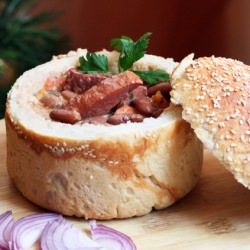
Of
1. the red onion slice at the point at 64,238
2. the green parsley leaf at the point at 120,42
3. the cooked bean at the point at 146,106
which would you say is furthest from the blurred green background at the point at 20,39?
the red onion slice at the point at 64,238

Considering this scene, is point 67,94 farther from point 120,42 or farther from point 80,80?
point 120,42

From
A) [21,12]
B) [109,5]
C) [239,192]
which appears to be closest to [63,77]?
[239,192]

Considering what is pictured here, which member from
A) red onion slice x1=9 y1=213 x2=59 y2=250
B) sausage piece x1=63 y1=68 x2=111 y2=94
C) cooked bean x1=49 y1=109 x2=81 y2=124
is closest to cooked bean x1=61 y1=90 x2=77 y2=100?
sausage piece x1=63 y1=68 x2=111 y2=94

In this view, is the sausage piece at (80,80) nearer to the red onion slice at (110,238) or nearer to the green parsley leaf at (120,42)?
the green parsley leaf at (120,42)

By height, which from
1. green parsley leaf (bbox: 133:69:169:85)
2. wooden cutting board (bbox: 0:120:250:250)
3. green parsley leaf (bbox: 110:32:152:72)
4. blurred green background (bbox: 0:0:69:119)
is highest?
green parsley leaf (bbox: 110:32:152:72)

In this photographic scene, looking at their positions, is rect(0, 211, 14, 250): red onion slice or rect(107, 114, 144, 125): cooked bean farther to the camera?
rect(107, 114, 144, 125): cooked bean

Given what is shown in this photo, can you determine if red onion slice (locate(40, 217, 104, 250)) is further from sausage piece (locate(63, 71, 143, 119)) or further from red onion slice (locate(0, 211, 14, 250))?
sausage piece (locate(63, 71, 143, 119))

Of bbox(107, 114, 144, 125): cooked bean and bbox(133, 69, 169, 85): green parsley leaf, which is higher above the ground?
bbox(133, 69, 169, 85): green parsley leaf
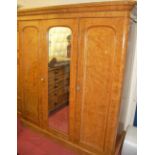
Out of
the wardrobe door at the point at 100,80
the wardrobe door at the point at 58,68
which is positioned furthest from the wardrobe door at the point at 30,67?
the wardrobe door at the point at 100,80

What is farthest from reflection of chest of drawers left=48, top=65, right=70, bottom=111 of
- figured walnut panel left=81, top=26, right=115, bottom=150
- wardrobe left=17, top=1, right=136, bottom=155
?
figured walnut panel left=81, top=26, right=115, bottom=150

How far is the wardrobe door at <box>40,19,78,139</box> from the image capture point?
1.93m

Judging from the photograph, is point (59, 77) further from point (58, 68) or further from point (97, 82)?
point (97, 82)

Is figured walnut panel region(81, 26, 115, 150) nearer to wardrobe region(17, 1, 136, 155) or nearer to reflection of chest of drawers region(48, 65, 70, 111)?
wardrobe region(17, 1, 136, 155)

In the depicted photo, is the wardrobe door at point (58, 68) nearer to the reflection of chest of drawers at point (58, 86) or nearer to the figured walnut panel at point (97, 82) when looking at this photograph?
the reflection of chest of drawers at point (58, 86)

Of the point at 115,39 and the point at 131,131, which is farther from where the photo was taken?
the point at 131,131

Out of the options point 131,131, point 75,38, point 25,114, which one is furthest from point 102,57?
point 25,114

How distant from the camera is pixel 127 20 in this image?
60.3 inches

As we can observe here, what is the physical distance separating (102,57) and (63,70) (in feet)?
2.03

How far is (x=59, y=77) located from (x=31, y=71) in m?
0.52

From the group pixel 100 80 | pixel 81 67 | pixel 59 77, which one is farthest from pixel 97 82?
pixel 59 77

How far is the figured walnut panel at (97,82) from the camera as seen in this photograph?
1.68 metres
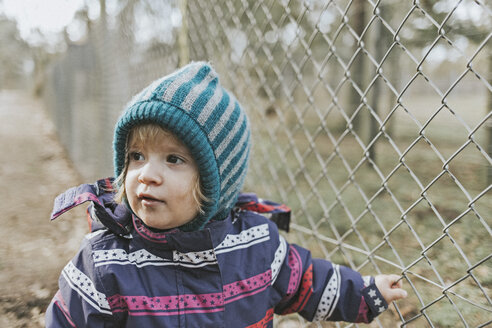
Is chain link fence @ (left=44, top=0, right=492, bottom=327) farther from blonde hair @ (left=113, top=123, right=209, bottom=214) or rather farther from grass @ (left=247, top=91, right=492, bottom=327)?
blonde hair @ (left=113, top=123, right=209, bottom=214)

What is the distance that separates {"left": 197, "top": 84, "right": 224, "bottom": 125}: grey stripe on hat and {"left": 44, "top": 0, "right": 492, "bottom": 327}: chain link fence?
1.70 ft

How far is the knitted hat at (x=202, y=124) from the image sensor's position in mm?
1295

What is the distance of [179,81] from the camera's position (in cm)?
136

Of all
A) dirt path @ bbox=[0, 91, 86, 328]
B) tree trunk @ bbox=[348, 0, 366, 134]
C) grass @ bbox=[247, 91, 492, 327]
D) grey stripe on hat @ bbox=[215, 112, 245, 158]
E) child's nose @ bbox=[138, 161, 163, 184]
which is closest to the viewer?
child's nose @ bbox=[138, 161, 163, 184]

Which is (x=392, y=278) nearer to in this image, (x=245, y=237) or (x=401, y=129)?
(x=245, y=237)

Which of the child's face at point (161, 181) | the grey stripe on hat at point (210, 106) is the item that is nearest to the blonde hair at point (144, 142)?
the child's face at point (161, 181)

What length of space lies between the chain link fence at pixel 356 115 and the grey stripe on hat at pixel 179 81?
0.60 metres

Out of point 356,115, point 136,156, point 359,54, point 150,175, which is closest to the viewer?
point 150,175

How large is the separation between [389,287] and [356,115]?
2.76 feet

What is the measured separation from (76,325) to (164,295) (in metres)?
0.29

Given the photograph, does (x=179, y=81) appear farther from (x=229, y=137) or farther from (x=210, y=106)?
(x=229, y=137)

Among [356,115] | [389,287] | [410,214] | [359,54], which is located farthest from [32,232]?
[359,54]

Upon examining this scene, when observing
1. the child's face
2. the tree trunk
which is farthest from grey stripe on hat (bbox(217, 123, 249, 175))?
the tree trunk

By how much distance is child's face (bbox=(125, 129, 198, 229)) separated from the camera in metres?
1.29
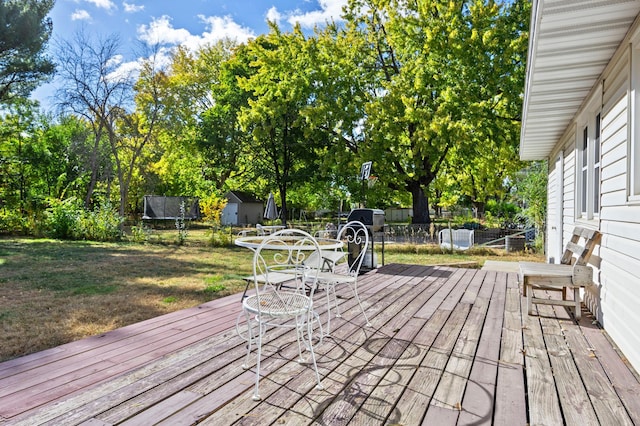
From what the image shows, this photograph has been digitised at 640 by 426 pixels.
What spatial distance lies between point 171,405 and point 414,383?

| Objective |
Return to the listing above and set it down exactly, leaving out its pictures.

| Response to this exercise |
Of
1. the red onion slice at the point at 64,238
2. the green parsley leaf at the point at 120,42
3. the cooked bean at the point at 146,106
which would you say is furthest from the blurred green background at the point at 20,39?
the red onion slice at the point at 64,238

Considering this scene, is point 67,94 farther from point 120,42 or farther from point 80,80?
point 120,42

From
A) [21,12]
B) [109,5]
C) [239,192]
which appears to be closest to [63,77]?
[239,192]

Considering what is pictured here, which member from
A) red onion slice x1=9 y1=213 x2=59 y2=250
B) sausage piece x1=63 y1=68 x2=111 y2=94
C) cooked bean x1=49 y1=109 x2=81 y2=124
is closest to cooked bean x1=61 y1=90 x2=77 y2=100?
sausage piece x1=63 y1=68 x2=111 y2=94

In this view, is the sausage piece at (80,80) nearer to the red onion slice at (110,238) or nearer to the green parsley leaf at (120,42)?
the green parsley leaf at (120,42)

By height, which from
1. green parsley leaf (bbox: 133:69:169:85)
2. wooden cutting board (bbox: 0:120:250:250)
3. green parsley leaf (bbox: 110:32:152:72)
4. blurred green background (bbox: 0:0:69:119)
is highest?
green parsley leaf (bbox: 110:32:152:72)

In this photographic scene, looking at their positions, is rect(0, 211, 14, 250): red onion slice or rect(107, 114, 144, 125): cooked bean farther to the camera?
rect(107, 114, 144, 125): cooked bean

Given what is shown in this photo, can you determine if red onion slice (locate(40, 217, 104, 250)) is further from sausage piece (locate(63, 71, 143, 119)) or further from red onion slice (locate(0, 211, 14, 250))?
sausage piece (locate(63, 71, 143, 119))

Of bbox(107, 114, 144, 125): cooked bean and bbox(133, 69, 169, 85): green parsley leaf, which is higher above the ground?
bbox(133, 69, 169, 85): green parsley leaf
Out of
the wardrobe door at the point at 100,80
the wardrobe door at the point at 58,68
which is positioned furthest from the wardrobe door at the point at 30,67?
the wardrobe door at the point at 100,80

What is farthest from reflection of chest of drawers left=48, top=65, right=70, bottom=111 of
- figured walnut panel left=81, top=26, right=115, bottom=150
- wardrobe left=17, top=1, right=136, bottom=155
?
figured walnut panel left=81, top=26, right=115, bottom=150

How far is the wardrobe door at <box>40,19,78,139</box> from the image capture point?
1.93m

Judging from the photograph, is point (59, 77) further from point (58, 68) or further from point (97, 82)?
point (97, 82)

Is figured walnut panel region(81, 26, 115, 150) nearer to wardrobe region(17, 1, 136, 155) or nearer to reflection of chest of drawers region(48, 65, 70, 111)?
wardrobe region(17, 1, 136, 155)

In the depicted photo, is the wardrobe door at point (58, 68) nearer to the reflection of chest of drawers at point (58, 86) or nearer to the figured walnut panel at point (97, 82) when looking at this photograph?
the reflection of chest of drawers at point (58, 86)

Of the point at 115,39 and the point at 131,131, which is farther from where the photo was taken?
the point at 131,131

Out of the options point 131,131, point 75,38, point 25,114, which one is furthest from point 102,57?
point 25,114

How distant from the camera is pixel 127 20 in this image?
60.3 inches

As we can observe here, what is the physical distance separating (102,57) and (63,70) (in feet)?
2.03

How far is (x=59, y=77) located from (x=31, y=71) in m?
0.52

From the group pixel 100 80 | pixel 81 67 | pixel 59 77, which one is farthest from pixel 97 82?
pixel 59 77

How far is the figured walnut panel at (97,82) from the camera as seen in this photograph?
1.68 metres
Is chain link fence @ (left=44, top=0, right=492, bottom=327) farther from blonde hair @ (left=113, top=123, right=209, bottom=214) or rather farther from grass @ (left=247, top=91, right=492, bottom=327)?
blonde hair @ (left=113, top=123, right=209, bottom=214)

What is the distance that separates {"left": 197, "top": 84, "right": 224, "bottom": 125}: grey stripe on hat and {"left": 44, "top": 0, "right": 492, "bottom": 327}: chain link fence?
1.70 ft

How far is the knitted hat at (x=202, y=124) from the image sensor's position in mm?
1295

What is the distance of [179,81] from the camera's position (in cm)?
136

Of all
A) dirt path @ bbox=[0, 91, 86, 328]
B) tree trunk @ bbox=[348, 0, 366, 134]
C) grass @ bbox=[247, 91, 492, 327]
D) grey stripe on hat @ bbox=[215, 112, 245, 158]
E) child's nose @ bbox=[138, 161, 163, 184]
which is closest to the viewer?
child's nose @ bbox=[138, 161, 163, 184]

Which is (x=392, y=278) nearer to in this image, (x=245, y=237) or (x=401, y=129)?
(x=245, y=237)

Which of the child's face at point (161, 181) | the grey stripe on hat at point (210, 106) is the item that is nearest to the blonde hair at point (144, 142)?
the child's face at point (161, 181)

What length of space lies between the chain link fence at pixel 356 115 and the grey stripe on hat at pixel 179 81?
0.60 metres

Out of point 356,115, point 136,156, point 359,54, point 150,175, which is closest to the viewer?
point 150,175

How large is the separation between [389,287] and [356,115]?
2.76 feet

What is the measured separation from (76,325) to (164,295) (in metres)?
0.29

Given the photograph, does (x=179, y=81) appear farther from (x=229, y=137) or farther from (x=210, y=106)?
(x=229, y=137)

Among [356,115] | [389,287] | [410,214] | [359,54], which is located farthest from [32,232]?
[359,54]

Upon examining this scene, when observing
1. the child's face
2. the tree trunk
which is farthest from grey stripe on hat (bbox(217, 123, 249, 175))?
the tree trunk

By how much distance is child's face (bbox=(125, 129, 198, 229)) separated from the camera in metres?
1.29
From what the image shows, this photograph has been digitised at 640 by 426 pixels.
What spatial distance lies between point 171,405 and point 414,383?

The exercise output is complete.